A very sophisticated and new to the market device is the Electric Vehicle Interface Controller (EVIC) that is available from both Andromeda Interfaces, Inc. (  http://ai-displays.com/product/e-v-i-c-basic-enclosure/  )  and their distributors.  With a price tag of about $700, this device operates over a CAN bus and it can simultaneously display multiple parameters, including: Motor Temperature; Controller Temperature; Motor RPM;  Motor Voltage (VDC); and Motor Charge and Discharge Amperage (Amps).

Andromeda Interface for GEVCU
Picture of an Electric Vehicle Interface Controller (EVIC) supplied by the Andromeda Interfaces company. 

Alternatively an intelligent amp hour meter can be used and popular examples include the JLD-404 (Picture DSC04182) and the Xantrex LinkPro (picture below).  Each device requires a shunt to be inserted directly into the drive battery circuit.  Since these shunts are live they pose a potential shock hazard and they must be located within a protective enclosure.

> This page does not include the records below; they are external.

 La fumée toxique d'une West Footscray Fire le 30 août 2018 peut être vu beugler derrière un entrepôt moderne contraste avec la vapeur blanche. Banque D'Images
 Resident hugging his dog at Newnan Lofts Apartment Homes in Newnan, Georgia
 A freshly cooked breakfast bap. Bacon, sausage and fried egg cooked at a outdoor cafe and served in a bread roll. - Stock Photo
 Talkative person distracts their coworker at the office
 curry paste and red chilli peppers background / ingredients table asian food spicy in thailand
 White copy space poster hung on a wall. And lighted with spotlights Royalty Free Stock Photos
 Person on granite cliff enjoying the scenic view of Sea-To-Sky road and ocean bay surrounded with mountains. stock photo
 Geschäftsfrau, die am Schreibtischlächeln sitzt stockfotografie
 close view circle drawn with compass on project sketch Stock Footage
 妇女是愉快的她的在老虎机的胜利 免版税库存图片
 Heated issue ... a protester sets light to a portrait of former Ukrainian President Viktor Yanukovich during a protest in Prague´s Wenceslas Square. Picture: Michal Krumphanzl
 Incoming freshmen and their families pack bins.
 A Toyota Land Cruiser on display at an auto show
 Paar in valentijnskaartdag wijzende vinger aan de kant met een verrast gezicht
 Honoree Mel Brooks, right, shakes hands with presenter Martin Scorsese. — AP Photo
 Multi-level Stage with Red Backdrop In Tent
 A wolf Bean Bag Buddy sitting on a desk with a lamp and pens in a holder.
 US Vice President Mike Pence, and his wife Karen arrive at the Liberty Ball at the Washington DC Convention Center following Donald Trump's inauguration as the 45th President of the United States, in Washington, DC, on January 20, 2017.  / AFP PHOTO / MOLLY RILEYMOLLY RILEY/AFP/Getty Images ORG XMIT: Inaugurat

Picture DSC04182 of a JLD-404 intelligent Amp Hour Meter.  These instruments are modestly priced between $70 and $120 depending in part upon the supplier and the shunt selection.  The JLD-404 can measure up to 9999 amps,  pack voltage up to 500 volts, amp hours, and time.  It also has two internal relays (NO and NC) that can be programmed to perform based upon the measurements taken by the device.  Typically 75 mv shunts are used with this device, but 50 mv shunts may also be used by modification of the set up parameters during installation.  A user manual can be found at http://evwest.com/support/JLD404AH-Eng.pdf  .


Xantrex Linkpro Battery Monitor - Splash Proof Front Panel/CE & E-Mark Certified
Picture of  a Xantrex Link Pro which is premium priced at about $275.  The Xantrex Link Pro can measure currents up to 10,000 amps, pack voltage up to 350 volts, charge and discharge current, and amp hours consumed and remaining within the pack. Owners guide can be found at  http://www.xantrex.com/documents/Accessories/LinkPro-Battery-Monitor/LinkPRO_Operation(975-0430-01-01_rev-C).pdf


The 325i build described in this blog will initially focus on the use of the JLD-404 with its accompanying shunt.  A shunt should be matched to the expected maximum current flow and it can typically range from less than 200 amps to more than 1000 amps.  Initially a 1000 amp 75 mv shunt was purchased since the Soliton 1 can handle up to 1000 amps.  The full 75 mv will be measured only when the maximum 1000 amps is passing through the shunt.  The initial testing demonstrated that on level ground and at low speeds the Warp 11 was drawing only about 25 amps and one would anticipate that the voltage drop across the shunt would be only (25/1000)x75mv=1.875 mv.   This is a very small signal and an alternate 200 amp shunt was substituted because with the same 25 amp draw, the signal would be anticipated to be (25/200)x75mv=9.375 mv.

The connections between the car and the JLD-404 are as follows:

Pin 1 will be connected to +12 house battery;
Pin 2 to house battery ground (car chassis);
Pin 5 to the +144 of the drive battery pack;
Pin 9 (which is the 75 mv input) to the shunt terminal farthest away from the drive battery ground;
Pin 10 to the drive battery - shunt terminal closest to the drive battery ground.

Prior to connecting the JDL-404 to the car, measurement with a Fluke 233 True RMS Multimeter confirmed that there is an open circuit between Pins 1 and 2 and all other Pins on the device.  This suggests that the JLD-404 power supply circuit (Pins 1 and 2) is internally isolated from the high voltage section of the device.



Picture DSC042402  showing the installed JLD-404 in operation during operation of the car.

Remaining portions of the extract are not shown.